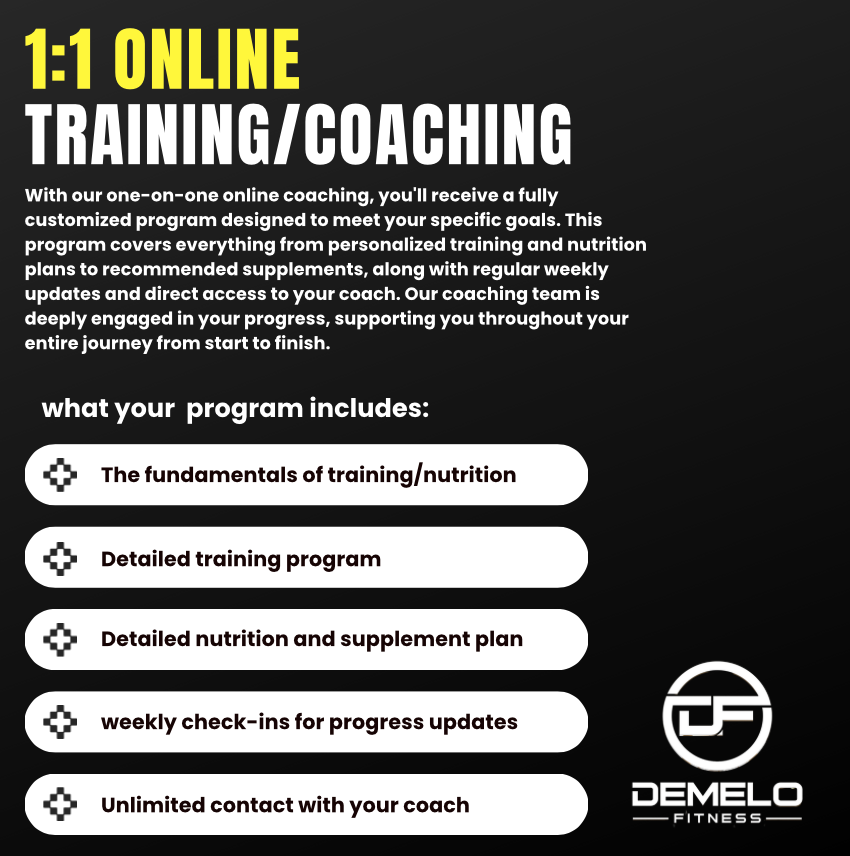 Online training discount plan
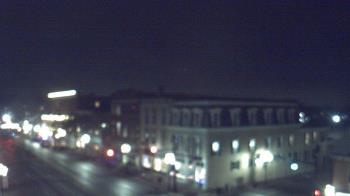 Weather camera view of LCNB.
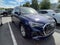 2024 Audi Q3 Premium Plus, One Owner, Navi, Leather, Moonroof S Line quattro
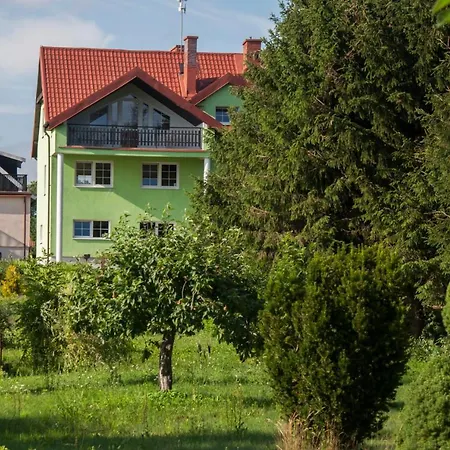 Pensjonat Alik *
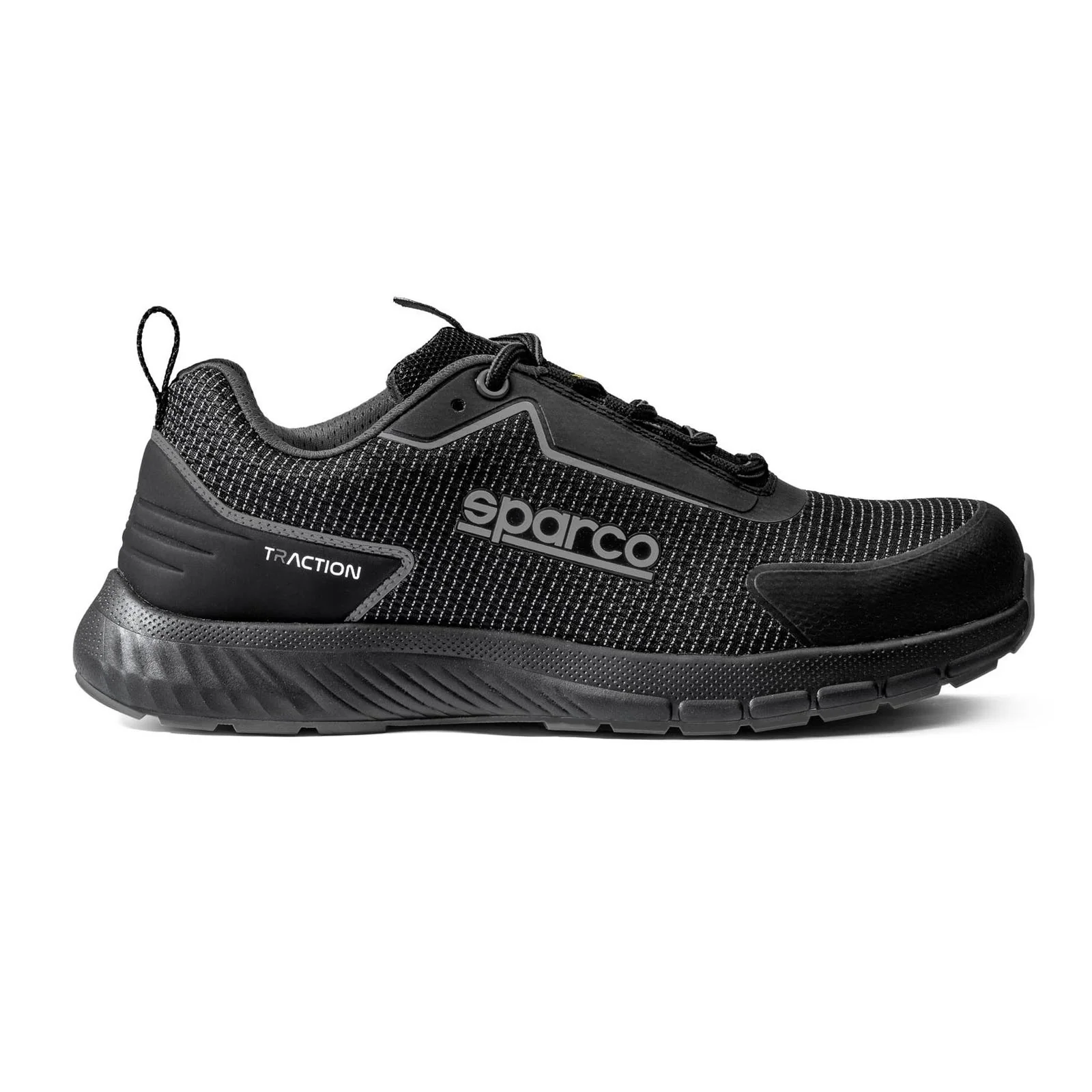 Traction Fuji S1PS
---
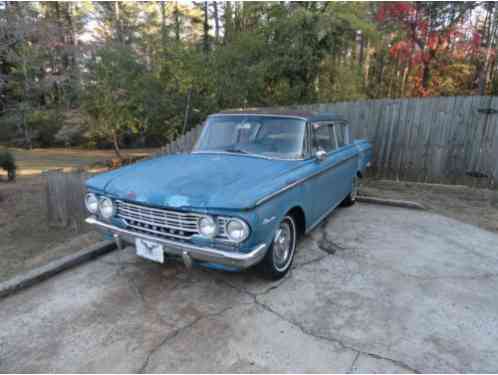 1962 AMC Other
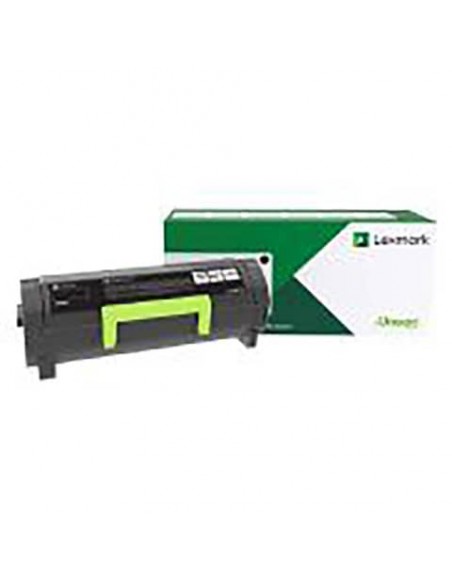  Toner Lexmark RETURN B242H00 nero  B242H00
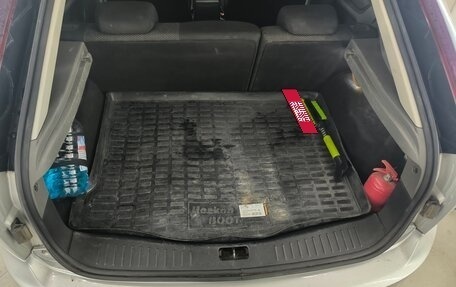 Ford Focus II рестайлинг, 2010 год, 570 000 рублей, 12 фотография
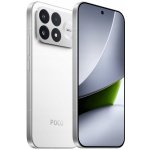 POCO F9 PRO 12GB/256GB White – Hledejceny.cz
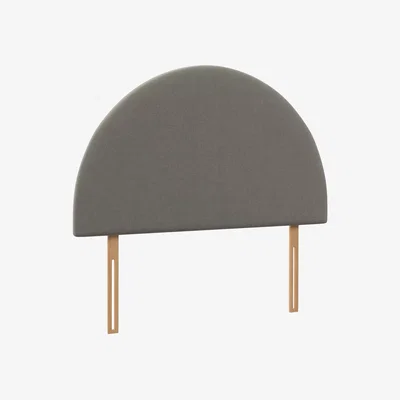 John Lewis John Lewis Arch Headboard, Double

▶ Job:
Rewrite the material from "1962 AMC Other" through "John Lewis John Lewis Arch Headboard, Double", swapping "White" for "Black" and leaving everything else as it is. Don't include the pictures.

▶ Task answer:
 1962 AMC Other
  Toner Lexmark RETURN B242H00 nero  B242H00
 Ford Focus II рестайлинг, 2010 год, 570 000 рублей, 12 фотография
 POCO F9 PRO 12GB/256GB Black – Hledejceny.cz
 John Lewis John Lewis Arch Headboard, Double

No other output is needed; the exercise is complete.